Bathsheba Everdene ist, auf den ersten Blick zumindest, so etwas wie eine personifizierte Unabhängigkeitserklärung. Aus den Geschlechterkonventionen ihrer Zeit – es sind die 1870er-Jahre im Süden Englands, in Wessex – macht sich die junge Frau vermeintlich nichts. Sie reitet wie ein Mann, zumindest, wenn sie sich unbeobachtet glaubt. Heiraten mag sie nicht, mit der Begründung, sie könne niemandes Besitz sein. Stattdessen übernimmt sie nach einer Erbschaft die Führung des großväterlichen Gutshofs.
Den steilen proto-feministischen Einstieg hielt Thomas Hardy in dem Roman „Far From the Madding Crowd“ aus dem Jahr 1874, auf dem die Verfilmung des Dänen Thomas Vinterberg basiert, natürlich nicht durch. Bathsheba will gezähmt werden, irrt und wirrt und kehrt nach einem rücksichtslosen Flirt mit dem reichen, hoffnungslos verliebten William Boldwood und einer rasant gegen die Wand gefahrenen Ehe mit dem verwegenen Offizier und Spieler Frank Troy zum ersten Kandidaten zurück: dem treuen und verlässlichen Schäfer Gabriel Oak.
Vinterbergs Verfilmung ist bereits die vierte Adaption des Romans für die Leinwand, unter denen John Schlesingers „Die Herrin von Thornhill“ (1967) wohl die bekannteste ist. Wenn der grundsolide Film denn überhaupt so etwas wie eine revisionistische Spur verfolgt, dann ist sie am ehesten in der zeitgenössischen Ausstrahlung Carey Mulligans zu finden: in ihrem ironischen Lächeln, den offensiven Blicken, den nach vorne stürmenden Bewegungen. Ansonsten ist der Film von genau der Polarität bestimmt, die bereits Hardys Roman zu eigen war: zwischen Realismus und Romantik, progressiven Tönen und Konvention.
Vinterbergs Blick auf die Ehe als Tauschökonomie ist bei aller Ungeschminktheit nie wirklich ernüchternd.

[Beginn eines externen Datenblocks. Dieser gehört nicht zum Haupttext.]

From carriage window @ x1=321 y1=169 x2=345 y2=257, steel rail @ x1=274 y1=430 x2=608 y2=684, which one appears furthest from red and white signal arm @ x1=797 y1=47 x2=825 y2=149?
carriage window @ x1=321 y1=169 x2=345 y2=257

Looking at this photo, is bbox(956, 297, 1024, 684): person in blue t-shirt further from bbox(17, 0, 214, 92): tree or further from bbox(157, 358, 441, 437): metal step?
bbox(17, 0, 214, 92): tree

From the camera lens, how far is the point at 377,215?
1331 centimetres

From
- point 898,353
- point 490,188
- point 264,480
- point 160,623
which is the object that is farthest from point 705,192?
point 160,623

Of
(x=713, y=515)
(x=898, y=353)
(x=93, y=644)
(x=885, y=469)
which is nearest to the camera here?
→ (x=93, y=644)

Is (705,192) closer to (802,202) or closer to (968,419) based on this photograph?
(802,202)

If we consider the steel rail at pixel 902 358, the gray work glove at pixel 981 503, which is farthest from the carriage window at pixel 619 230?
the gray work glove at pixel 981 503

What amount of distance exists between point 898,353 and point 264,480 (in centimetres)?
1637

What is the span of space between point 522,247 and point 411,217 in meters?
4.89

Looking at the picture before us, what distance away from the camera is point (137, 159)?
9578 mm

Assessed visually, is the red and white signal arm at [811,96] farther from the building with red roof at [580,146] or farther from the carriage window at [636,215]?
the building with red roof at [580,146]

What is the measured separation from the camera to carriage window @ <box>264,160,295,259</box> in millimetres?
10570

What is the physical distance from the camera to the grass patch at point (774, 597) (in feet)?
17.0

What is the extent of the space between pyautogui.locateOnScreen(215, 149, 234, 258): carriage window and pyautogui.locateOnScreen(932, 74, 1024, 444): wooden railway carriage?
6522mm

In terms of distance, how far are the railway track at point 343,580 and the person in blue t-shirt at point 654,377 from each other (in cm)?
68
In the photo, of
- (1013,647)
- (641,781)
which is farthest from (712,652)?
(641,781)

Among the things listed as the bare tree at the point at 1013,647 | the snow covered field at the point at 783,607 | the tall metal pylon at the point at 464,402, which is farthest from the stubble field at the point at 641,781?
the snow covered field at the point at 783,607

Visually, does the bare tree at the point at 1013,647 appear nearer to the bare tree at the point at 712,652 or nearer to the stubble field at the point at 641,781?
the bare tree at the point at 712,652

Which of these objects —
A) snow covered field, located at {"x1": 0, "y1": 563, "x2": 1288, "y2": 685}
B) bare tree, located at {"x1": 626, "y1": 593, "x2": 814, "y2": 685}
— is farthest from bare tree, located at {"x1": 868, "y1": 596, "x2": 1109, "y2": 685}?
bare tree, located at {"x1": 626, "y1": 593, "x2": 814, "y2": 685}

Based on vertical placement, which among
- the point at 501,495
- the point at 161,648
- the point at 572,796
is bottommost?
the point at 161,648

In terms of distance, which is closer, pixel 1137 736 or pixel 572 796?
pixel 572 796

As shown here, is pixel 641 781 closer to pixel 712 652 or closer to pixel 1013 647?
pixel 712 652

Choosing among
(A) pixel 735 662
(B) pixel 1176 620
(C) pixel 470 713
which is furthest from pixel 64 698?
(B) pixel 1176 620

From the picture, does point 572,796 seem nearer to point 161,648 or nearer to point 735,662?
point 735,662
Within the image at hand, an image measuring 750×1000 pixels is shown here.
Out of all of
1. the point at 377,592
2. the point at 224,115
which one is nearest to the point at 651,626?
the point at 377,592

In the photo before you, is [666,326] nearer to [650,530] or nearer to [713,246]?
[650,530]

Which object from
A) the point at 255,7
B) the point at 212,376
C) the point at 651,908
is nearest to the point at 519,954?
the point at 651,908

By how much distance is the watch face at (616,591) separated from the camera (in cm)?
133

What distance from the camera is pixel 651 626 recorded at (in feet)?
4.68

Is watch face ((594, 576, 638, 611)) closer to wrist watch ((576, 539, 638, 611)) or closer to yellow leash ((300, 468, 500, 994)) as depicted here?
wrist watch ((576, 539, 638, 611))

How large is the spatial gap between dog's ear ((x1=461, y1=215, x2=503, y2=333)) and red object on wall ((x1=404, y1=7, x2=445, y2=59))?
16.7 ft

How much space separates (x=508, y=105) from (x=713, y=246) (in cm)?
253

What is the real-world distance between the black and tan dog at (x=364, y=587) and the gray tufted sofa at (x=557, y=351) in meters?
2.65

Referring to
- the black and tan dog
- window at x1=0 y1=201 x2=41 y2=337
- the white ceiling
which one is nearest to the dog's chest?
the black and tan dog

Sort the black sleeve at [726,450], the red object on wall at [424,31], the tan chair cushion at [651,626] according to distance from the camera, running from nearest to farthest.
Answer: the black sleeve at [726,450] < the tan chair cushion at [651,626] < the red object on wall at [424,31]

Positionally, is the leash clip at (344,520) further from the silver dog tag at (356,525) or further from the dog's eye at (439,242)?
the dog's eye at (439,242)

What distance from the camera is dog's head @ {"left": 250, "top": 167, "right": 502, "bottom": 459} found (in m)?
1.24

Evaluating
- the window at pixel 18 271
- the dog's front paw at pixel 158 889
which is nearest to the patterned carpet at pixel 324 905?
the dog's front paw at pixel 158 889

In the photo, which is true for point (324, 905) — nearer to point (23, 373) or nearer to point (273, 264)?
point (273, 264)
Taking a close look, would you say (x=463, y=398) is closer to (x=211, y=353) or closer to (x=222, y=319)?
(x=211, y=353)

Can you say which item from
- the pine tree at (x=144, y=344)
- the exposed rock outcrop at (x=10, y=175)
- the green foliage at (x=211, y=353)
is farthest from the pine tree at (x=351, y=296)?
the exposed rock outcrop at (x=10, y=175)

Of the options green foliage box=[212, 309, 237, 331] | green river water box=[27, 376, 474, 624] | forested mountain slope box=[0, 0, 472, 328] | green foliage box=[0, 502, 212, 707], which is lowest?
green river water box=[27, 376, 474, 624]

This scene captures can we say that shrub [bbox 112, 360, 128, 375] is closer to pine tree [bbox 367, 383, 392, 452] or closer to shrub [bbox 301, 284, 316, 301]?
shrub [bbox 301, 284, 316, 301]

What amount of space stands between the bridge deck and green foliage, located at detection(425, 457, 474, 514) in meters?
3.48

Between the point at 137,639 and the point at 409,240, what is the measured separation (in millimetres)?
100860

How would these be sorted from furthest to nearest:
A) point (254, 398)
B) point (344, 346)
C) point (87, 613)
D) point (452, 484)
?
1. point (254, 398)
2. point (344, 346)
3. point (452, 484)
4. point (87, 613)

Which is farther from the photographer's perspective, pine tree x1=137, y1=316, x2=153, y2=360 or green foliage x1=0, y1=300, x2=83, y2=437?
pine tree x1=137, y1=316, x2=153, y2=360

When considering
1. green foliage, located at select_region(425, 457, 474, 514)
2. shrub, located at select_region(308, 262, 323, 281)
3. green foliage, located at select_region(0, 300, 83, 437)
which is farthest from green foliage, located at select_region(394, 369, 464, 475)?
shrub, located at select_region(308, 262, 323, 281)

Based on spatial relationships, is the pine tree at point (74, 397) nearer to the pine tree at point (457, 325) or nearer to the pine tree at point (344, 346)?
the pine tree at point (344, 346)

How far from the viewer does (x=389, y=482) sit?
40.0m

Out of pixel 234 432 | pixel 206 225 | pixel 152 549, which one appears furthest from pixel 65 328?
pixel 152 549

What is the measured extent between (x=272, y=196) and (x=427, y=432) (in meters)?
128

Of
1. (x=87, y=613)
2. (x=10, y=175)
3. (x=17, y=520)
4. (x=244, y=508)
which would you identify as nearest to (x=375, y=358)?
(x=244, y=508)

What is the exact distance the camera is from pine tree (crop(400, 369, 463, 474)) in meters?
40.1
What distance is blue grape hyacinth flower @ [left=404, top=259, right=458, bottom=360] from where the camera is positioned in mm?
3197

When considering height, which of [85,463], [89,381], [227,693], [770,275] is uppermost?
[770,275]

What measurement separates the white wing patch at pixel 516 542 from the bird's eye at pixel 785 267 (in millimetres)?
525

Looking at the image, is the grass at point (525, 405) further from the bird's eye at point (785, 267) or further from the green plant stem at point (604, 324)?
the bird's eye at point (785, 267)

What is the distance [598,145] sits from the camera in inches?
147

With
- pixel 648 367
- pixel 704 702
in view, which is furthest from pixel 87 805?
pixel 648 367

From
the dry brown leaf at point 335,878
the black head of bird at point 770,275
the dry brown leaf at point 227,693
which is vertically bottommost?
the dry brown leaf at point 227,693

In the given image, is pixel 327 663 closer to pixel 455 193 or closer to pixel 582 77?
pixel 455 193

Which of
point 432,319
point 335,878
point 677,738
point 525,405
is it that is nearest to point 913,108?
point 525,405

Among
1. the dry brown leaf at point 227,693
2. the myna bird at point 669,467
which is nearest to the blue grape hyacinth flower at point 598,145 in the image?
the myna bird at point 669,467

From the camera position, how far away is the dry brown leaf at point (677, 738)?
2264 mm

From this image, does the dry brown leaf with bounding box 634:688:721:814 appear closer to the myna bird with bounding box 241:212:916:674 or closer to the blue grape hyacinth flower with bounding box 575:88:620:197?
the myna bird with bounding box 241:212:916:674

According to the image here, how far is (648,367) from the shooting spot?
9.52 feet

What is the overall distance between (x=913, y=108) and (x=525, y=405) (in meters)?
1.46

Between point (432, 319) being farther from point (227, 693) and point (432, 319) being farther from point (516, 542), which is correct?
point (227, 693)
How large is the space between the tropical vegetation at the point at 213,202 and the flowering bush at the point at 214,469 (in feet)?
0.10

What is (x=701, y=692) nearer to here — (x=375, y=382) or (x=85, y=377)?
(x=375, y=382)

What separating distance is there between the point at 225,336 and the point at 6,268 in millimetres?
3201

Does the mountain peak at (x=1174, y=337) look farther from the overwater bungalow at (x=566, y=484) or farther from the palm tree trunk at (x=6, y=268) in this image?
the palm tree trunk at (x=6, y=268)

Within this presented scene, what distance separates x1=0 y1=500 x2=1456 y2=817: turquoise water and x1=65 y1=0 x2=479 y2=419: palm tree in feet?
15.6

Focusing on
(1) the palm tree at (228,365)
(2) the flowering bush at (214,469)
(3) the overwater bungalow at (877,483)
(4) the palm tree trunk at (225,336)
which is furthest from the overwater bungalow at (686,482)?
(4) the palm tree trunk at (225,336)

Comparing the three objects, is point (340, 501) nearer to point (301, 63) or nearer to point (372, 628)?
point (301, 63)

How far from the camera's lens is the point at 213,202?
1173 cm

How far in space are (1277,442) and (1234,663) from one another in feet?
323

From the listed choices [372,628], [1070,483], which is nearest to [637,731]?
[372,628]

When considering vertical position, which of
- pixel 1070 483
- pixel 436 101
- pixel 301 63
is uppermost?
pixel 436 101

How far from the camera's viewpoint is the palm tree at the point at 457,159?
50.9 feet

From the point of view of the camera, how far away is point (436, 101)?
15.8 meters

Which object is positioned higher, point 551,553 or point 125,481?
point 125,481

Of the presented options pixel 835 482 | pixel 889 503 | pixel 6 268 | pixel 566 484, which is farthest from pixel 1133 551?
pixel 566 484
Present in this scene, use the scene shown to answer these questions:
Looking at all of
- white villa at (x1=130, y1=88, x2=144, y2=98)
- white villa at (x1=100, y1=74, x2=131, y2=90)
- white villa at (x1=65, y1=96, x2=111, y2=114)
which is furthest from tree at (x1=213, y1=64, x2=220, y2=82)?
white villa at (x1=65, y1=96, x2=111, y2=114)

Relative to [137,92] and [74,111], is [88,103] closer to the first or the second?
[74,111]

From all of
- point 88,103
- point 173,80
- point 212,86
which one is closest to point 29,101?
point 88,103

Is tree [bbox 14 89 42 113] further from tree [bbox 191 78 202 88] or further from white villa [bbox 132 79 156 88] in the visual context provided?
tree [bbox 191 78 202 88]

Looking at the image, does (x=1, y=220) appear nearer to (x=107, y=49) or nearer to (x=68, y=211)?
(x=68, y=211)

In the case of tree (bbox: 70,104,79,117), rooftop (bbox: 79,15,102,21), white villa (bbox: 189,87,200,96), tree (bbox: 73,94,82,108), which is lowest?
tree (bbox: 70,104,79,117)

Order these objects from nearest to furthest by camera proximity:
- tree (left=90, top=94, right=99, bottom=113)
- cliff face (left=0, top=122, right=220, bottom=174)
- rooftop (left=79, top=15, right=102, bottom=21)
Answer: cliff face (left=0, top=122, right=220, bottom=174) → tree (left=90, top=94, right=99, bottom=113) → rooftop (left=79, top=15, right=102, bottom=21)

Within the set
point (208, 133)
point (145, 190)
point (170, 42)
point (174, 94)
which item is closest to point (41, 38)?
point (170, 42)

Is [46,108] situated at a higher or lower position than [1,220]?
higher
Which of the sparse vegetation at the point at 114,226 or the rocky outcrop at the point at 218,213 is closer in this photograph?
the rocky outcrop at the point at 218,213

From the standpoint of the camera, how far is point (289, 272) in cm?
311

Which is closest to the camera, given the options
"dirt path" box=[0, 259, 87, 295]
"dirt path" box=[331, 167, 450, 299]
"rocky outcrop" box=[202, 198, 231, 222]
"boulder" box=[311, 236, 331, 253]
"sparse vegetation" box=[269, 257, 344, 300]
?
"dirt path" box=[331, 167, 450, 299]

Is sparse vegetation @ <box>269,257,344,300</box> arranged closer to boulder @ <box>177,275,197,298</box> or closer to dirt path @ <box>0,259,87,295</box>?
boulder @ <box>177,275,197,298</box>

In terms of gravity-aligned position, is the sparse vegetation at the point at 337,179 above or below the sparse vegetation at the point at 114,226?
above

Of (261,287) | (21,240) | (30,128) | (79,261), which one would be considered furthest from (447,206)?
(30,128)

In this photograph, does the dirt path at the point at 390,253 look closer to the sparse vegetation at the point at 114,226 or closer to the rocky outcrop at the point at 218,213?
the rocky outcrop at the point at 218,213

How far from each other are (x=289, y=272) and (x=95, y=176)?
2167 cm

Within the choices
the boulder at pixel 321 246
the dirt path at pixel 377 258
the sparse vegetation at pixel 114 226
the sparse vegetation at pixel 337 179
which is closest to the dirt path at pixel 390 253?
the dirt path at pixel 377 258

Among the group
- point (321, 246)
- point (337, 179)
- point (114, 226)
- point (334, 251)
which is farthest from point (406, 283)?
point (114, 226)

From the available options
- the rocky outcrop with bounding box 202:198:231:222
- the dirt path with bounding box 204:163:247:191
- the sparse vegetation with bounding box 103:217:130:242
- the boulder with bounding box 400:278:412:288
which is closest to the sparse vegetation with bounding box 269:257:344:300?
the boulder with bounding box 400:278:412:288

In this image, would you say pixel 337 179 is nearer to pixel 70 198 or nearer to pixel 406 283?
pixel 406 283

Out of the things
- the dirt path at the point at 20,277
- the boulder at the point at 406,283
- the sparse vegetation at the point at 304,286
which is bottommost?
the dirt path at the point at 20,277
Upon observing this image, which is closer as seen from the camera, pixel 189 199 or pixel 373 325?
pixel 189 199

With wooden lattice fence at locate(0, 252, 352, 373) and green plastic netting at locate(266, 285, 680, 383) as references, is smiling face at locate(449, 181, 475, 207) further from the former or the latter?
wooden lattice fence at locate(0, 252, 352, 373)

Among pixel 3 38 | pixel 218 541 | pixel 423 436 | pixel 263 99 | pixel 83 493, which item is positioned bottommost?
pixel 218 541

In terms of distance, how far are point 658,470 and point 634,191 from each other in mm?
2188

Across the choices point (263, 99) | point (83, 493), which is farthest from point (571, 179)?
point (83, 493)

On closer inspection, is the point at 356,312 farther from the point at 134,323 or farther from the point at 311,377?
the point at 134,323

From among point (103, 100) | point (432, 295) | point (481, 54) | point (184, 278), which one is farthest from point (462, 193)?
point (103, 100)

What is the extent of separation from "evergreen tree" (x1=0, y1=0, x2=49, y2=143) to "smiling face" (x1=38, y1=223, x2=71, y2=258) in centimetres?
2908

Eher amüsiert als bissig betrachtet er den Heiratsantrag als eine Art Geschäftsbericht – so viele Hektar Land, Kleider, ein Klavier, Blumen etc. Die Romantik hat im Film eindeutig Überhang, freilich in ihrer lichten, populären Variante. Farmarbeit ist hier auch immer ein Verbindungsglied zwischen Natur und Körpern, ein Medium des physischen Kontakts. Wenn Gabriel und Bathsheba während eines nächtlichen Sturms gemeinsam die Strohballen abdecken oder bis zur Hüfte im dreckigen Wasser stehend die Schafe waschen, legt Vinterberg die Bausteine für die zukünftige Paarkonstruktion. Vor allem der nicht sonderlich subtil choreografierte Blickaustausch zwischen den beiden arbeitet von Beginn an ihrer Zusammenführung entgegen. Die im Vergleich eigentlich interessanteren „Episoden“ der Heldin mit Boldwood und Troy bekommen dadurch den Status von Übergangserfahrungen, die im Sinne des Entwicklungsromans zu absolvieren sind. Dass sich Bathsheba tatsächlich in aller Konsequenz für ihre Unabhängigkeit und gegen die Ehe entscheiden könnte, scheint in keinem Moment eine Option. Nach einem offenen, luftigen Auftakt wird die Dramaturgie und mit ihr die Heldin zunehmend in klare, vorgegebene Bahnen gelenkt.